D'autant que David se rend compte que Foued Mohamed Aggad, à côté de lui, porte un gilet explosif. Le terroriste prononce ce qui ressemble "à une dernière prière". "Qu'est-ce que tu fais ? Tu vas pas me faire ça mon frère ?", lui lance alors Ismaël Omar Mostefai. "Non, non", rassure l'autre.
La "violence inouïe" de l'assaut
Il est 0h18 quand l'assaut final est lancé. "Pour moi, ça paraît durer une éternité et ce n'est qu'après que j'ai appris que ça avait duré 60 secondes", confie Grégory. De cette intervention d'une "violence inouïe", les anciens otages se souviennent des balles des terroristes "qui fusent au-dessus de (leurs) têtes", de l'imposant bouclier de la BRI, des "lasers verts", des grenades. "On n'avait plus aucune notion de l'espace, j'ai commencé à me faire piétiner", se remémore Caroline. Foued Mohamed Aggad déclenche sa ceinture explosive. Le corps de David est soulevé par la puissance de la détonation. "Pour moi, je suis mort, Mais j'entends du bruit, je me dis que c'est une bonne nouvelle."
Ce soir-là, les otages sont sortis vivants du Bataclan. Une issue que tous les témoins disent devoir aux "héros", aux "dieux" de la BRI qui ont mené l'assaut avec "brio". "Ce soir-là, c'était eux qui étaient derrière cette porte et ils ont fait leur maximum pour qu'on sorte tous sains et saufs de ce couloir", insiste Grégory.
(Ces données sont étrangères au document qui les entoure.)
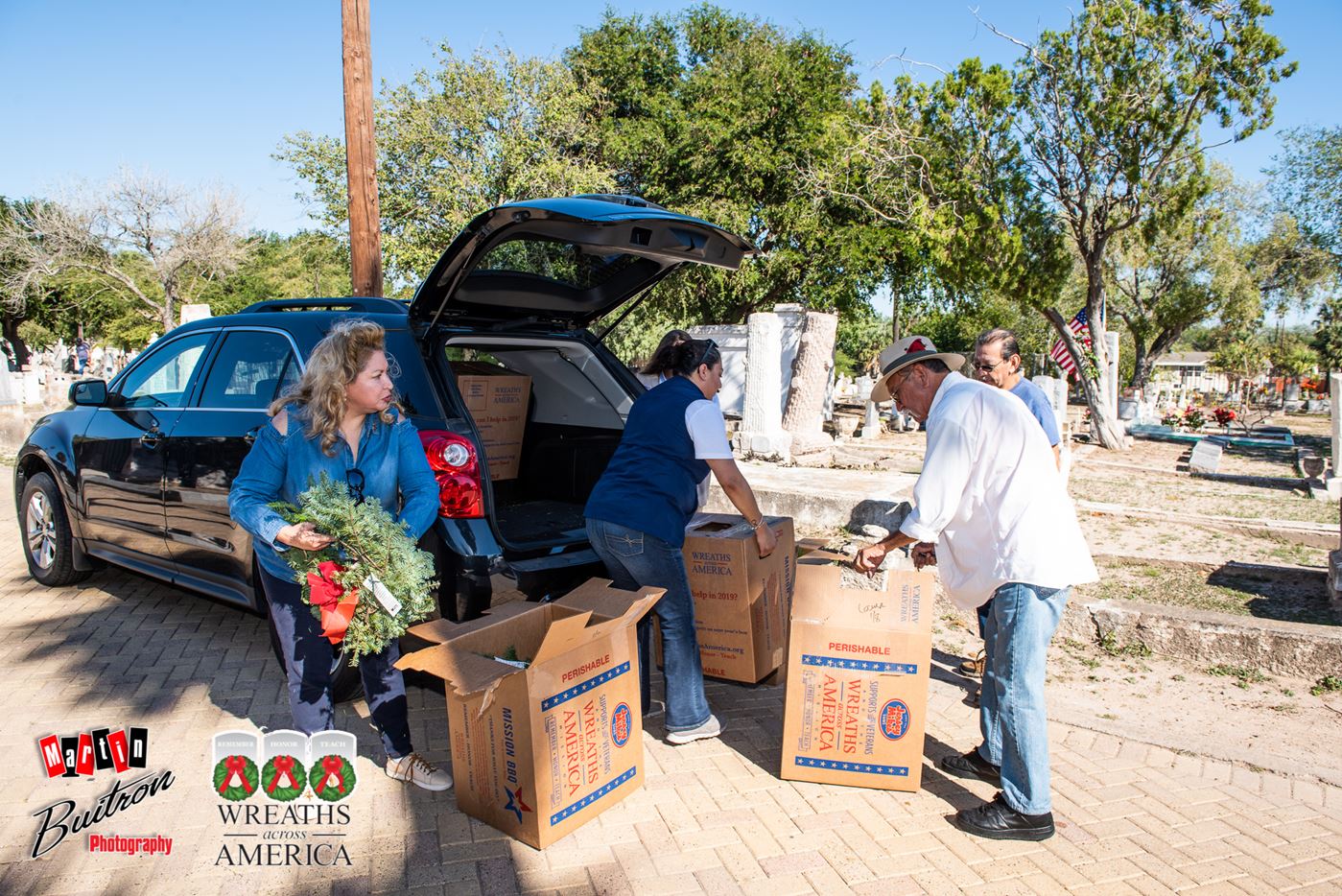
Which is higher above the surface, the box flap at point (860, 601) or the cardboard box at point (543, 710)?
the box flap at point (860, 601)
Une survie qu'ils doivent aussi à eux-mêmes. "Chacun a gardé son calme" et "personne n'a craqué", assurent-ils. Au travers de cette expérience commune, les onze otages ont tissé de forts liens amicaux. Ensemble, ils s'appellent désormais les "potages", contraction de "potes" et d'"otages". Un surnom à la fois "humoristique" et "tendre", sourit Sébastien.